We have a really gigantic collider – it’s 27km and it’s a miracle of technology and also human cooperation. One of the realy nice things about working on this project is that it’s a global, collaborative effort, where you have Iranians, Iraqis, Palestinians and Israelies, Chines, Japanese and Taiwanese, working together with a common goal and completely apolitical, because people are really excitied about the knowledge.
I was a student in America 25 years ago and Cern was an exciting place to be, so I came and worked on the previous experiment at Cern, then drifted to London and have been working on this project for a little more than ten years. It’s sort of at the limit of what humans can do right now in terms of an experiment.

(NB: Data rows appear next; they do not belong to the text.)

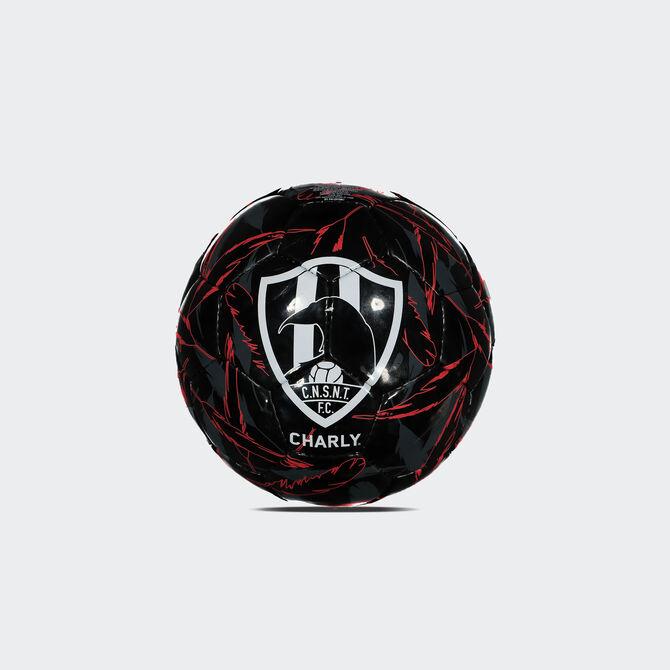 Balón de Fútbol Charly Club de Cuervos #5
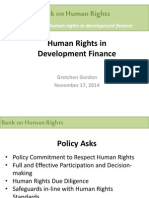 1. Human Rights in Development Finance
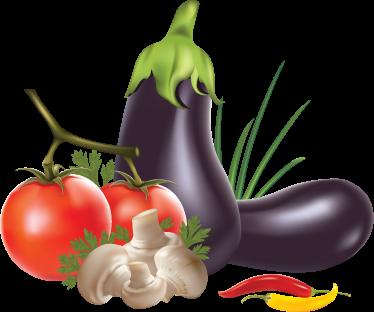 Wandtattoo Küche Gemüse. Wandfarbe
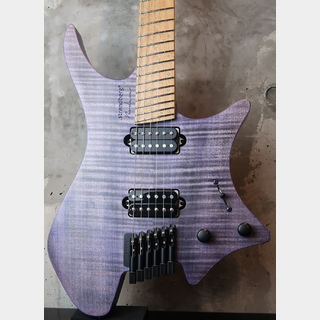 strandberg Boden Original 6 / Purple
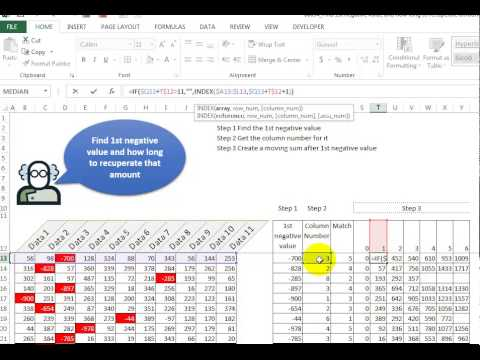 Video 00094 Find 1st negative value and how long to recuperate amount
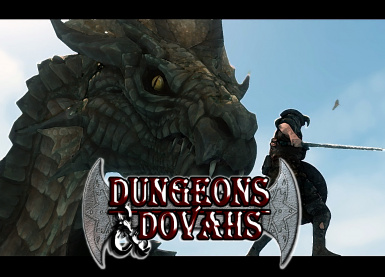 Dungeons and Dovahs SSE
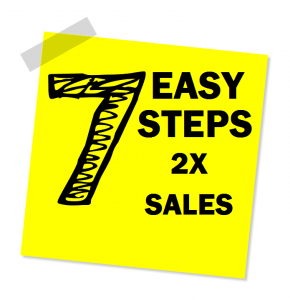7 easy steps 2 sales
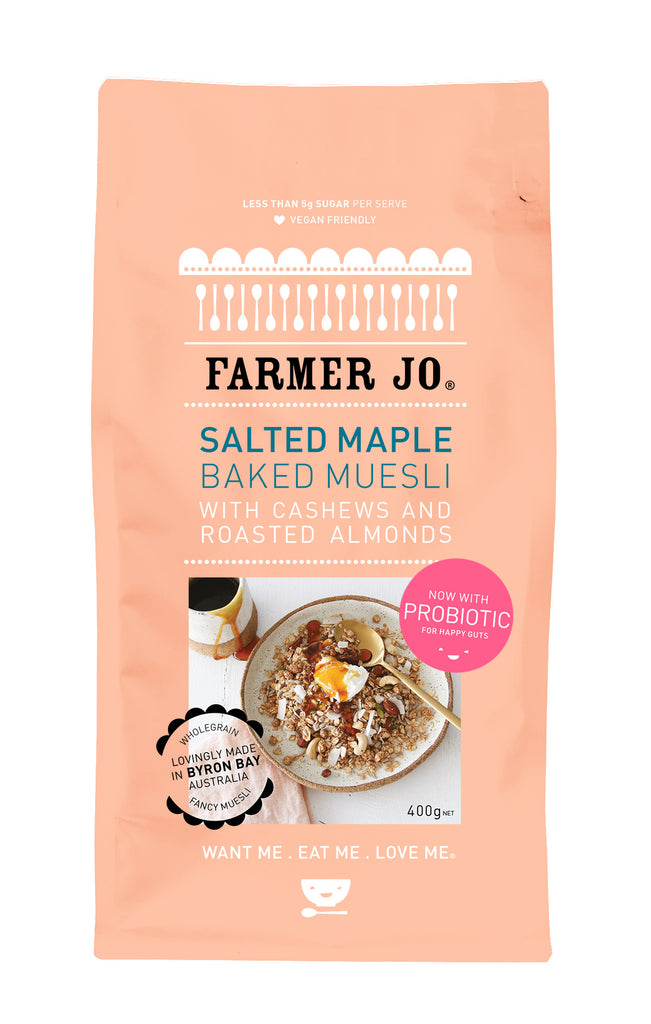 Salted Maple Baked Muesli - 5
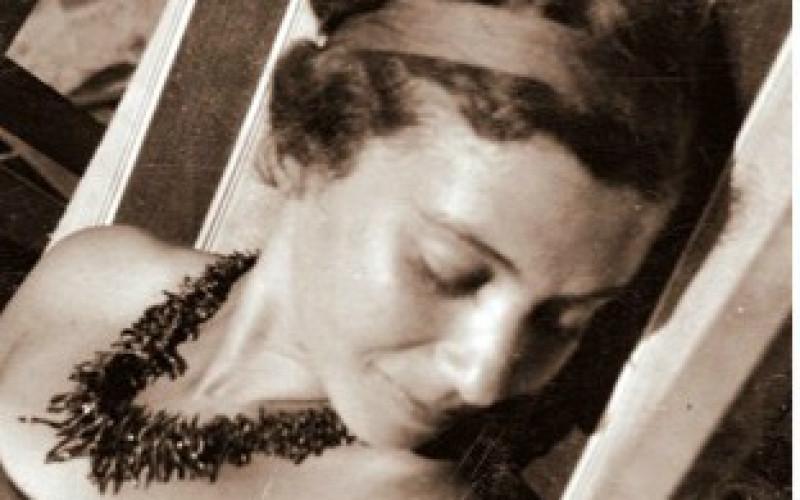 The diary of Fanni Gyarmati, 1935-1946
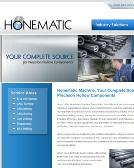Honematic Machine Corporation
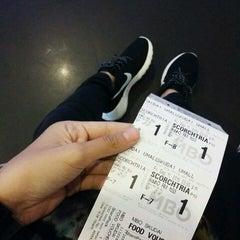 Photo taken at MBO Cinemas by Nur. S. on 9/11/2015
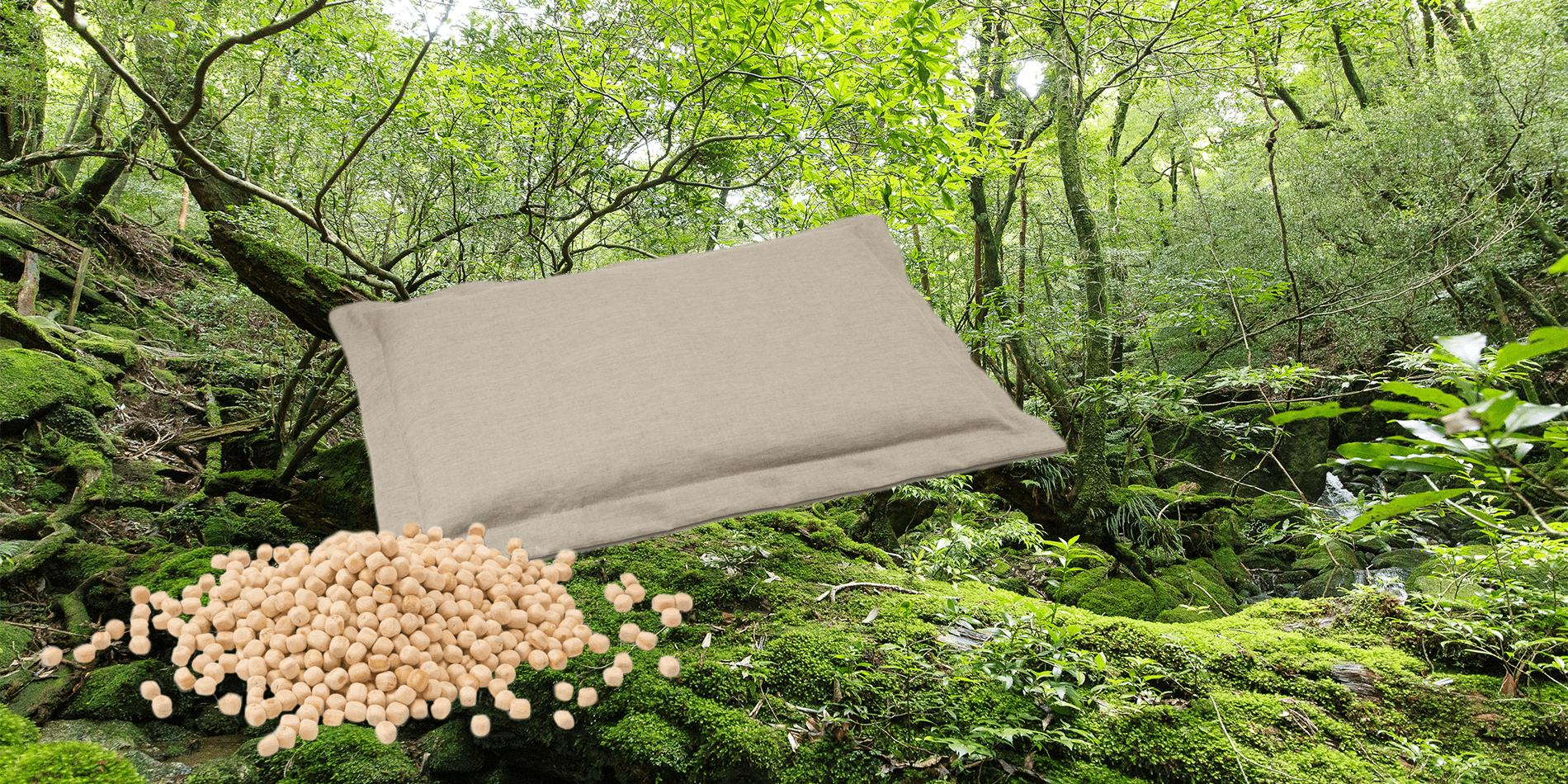 フィトンチッドの効果を睡眠に。「森のまくら」で快眠を手に入れよう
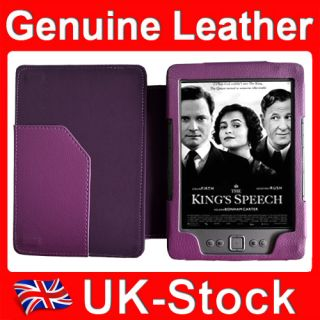Purple Genuine Cow Leather Case Cover for  Kindle 4 4th Wifi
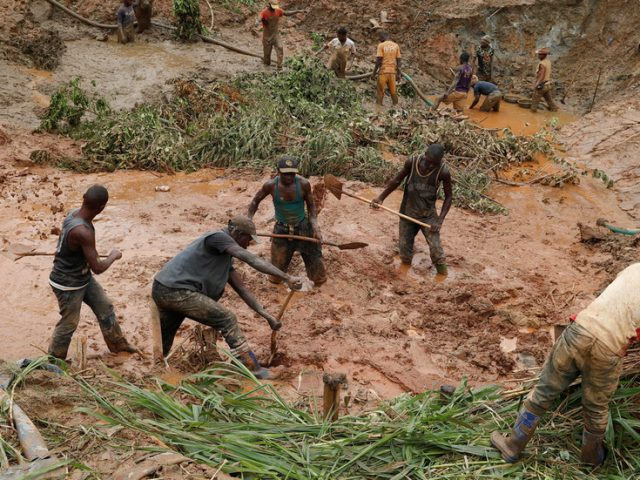 Gold mine collapses in eastern Congo, killing at least 50 people – local NGO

There are some really specific things we’re trying to uncover. There are some mysteries – like when you look at the way galaxies move around, there’s a thing called dark matter. It seems that most of the mass of the universe is stuff that we don’t even know what it is, so that’s one of the mysteries we’re trying to figure out. Another one is, how does everything get its mass? Why does one type of particle have one type of mass and one another and how to they actually get it – it seems like a completely obvious thing, but in fact it’s not. Those are two really big question that we’re hoping to get, if not the definitive answer, to really find out what’s going on at the Large Hadron Collider.
There’s a special particle which you’ve probably heard of called the Higgs Particle and that’s the one that, in our best guess of the theory of nature, is the way particles get their weight, their mass. We will test whether that’s true or not. The reason we think this may be is that the whole universe is not really empty and there is the possibility that there could be Higgs particles everywhere. Particles move through the universe and collide with the Higgs particles that are everywhere and that’s what makes them heavier – they have more drag to go through the universe.
I think Brixton has a lot of wonderful features and shares a lot in terms of the very broad community that we find at Cern. Obviously Cern is situated in the middle of Switzerland and it’s a tiny place but there’s a strong sense of community in both places actually. People at Cern are very proud of the work that’s going on there and they come from all over the world and they really sense that the place is special. And Brixton feels a bit like that as a place to live and as a place to work. For me to live here, I get a sense of community in the place. London can be rather anonymous in some parts. It feels a bit like home in Brixton – I’m originally from New York. It feels lively and lots going on.
When you’re doing science like this, it’s something schoolchildren can get really interested in, so we do a lot of school visits where you go and you can give interactive demonstrations, for instance looking at some real data. It’s really important to enthuse the next generation of potential scientists. Coming to Brixton, I thought I would like to see what opportunities there might be here to enthuse the next generation – it’s really interesting to see how young people are completely open up to a certain age to exciting new ideas, so it’s good to catch them!”